My running has definitely suffered because of this lack of commitment. Surprisingly, I still have the mindset and the lung capacity to do "longer" distances, even though I was out for so long and haven't been the best runner I could be. Last Tuesday, I ran six miles, non-stop. However, it was slow for me.


When I was still running on my injured hamstring, I posted a sub-60 10k. That was phenomenal for me and gave me hopes of running a sub-2 half marathon. With the half marathon at the school coming up at the end of November (assuming I have the date right and will actually run it), there's no way I will reach a sub-2 for this half. In fact, it might be the slowest half marathon I have run to date.


I'm trying not to be too hard on myself, because I am the reason why I'm not running to the levels I was running before. I haven't been committed. I have barely done cross-training (I've done yoga a few times, a run-swim once, and that's it). I haven't done any strength training. I'm not the athlete I was 4 months ago.


I have talked about recommitment here a few times, but I haven't really done it. I'm trying, I'm developing my motivation, and I hope to be there again, someday. Right now, I'm just taking it a day at a time. I'll get back there...eventually.

Have you ever had a hard time coming back from injury? What are your suggestions for getting back to where I was before I was injured?

Tuesday, September 30, 2014

Turtle Tuesday # 5

Hey guys! Sorry I missed last week...I was so sick that being at work drained all of my energy and I couldn't even think about blogging. I did so much field work with boogers running down my face (just what you wanted to know, right?) But, I'm feeling much better now!!


I wanted to talk a little bit about the research we are doing with the class I am teaching. As I mentioned before, I teach a class at the school associated with the research institute I work at. This semester, the students in my research class are working on finding a relationship between body condition and foraging grounds. Basically, they want to see if there is a relationship between how much sea grass is in an area and how healthy the turtles are in that area.

Looking for turtles

This means that they will have to do some habitat mapping and abundance surveys in addition to the actual capturing of turtles. When we do catch turtles, they take all of their measurements and tag the turtle. They are also examining the plastron (chest) of the turtle to see if it is concave, convex, or flat. A concave (sunken in) plastron means that the turtle is unhealthy or not getting enough food, a turtle with a flat plastron is eating enough, but is said to just be in "fair" condition, and a turtle with a convex plastron is a fat and happy turtle.

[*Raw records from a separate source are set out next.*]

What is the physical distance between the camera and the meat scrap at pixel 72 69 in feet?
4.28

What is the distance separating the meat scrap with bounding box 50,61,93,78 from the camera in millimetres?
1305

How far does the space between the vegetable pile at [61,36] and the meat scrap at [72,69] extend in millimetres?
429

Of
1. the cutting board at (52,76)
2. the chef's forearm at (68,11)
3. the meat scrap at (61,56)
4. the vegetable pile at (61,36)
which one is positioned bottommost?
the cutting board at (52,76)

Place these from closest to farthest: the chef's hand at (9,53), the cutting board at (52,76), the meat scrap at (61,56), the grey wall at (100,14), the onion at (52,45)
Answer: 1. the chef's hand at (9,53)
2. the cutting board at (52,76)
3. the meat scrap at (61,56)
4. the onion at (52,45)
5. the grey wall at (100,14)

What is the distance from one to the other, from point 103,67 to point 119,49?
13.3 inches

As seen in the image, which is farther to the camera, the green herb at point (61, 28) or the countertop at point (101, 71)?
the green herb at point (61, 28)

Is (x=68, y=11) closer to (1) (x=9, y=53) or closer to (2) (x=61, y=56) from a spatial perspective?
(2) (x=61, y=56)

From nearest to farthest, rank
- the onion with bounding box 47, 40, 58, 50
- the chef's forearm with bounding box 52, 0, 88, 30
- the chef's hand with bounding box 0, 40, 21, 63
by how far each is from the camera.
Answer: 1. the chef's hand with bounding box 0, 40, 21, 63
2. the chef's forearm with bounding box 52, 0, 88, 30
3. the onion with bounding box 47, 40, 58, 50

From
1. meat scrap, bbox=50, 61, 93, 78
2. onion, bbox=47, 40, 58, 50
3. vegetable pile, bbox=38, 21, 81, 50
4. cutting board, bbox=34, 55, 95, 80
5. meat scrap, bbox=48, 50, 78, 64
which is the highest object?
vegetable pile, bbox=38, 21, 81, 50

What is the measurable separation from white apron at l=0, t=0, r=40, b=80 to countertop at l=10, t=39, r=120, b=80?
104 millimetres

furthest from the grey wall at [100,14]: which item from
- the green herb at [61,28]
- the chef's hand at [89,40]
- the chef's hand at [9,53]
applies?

For any recaptures, we take all of the same data we took initially, but we add on the plastron examination. We measure their carapace (top of their shell), take their weight, and note any abnormalities.

At the end of the semester, the students are required to give presentations to their peers and their parents about the work that they did. This requires them to interpret data and draw conclusions! We haven't collected enough data yet to begin the analyses, but I'm excited to see what they come up with!!

What was your favorite class in high school? Do you like to give presentations?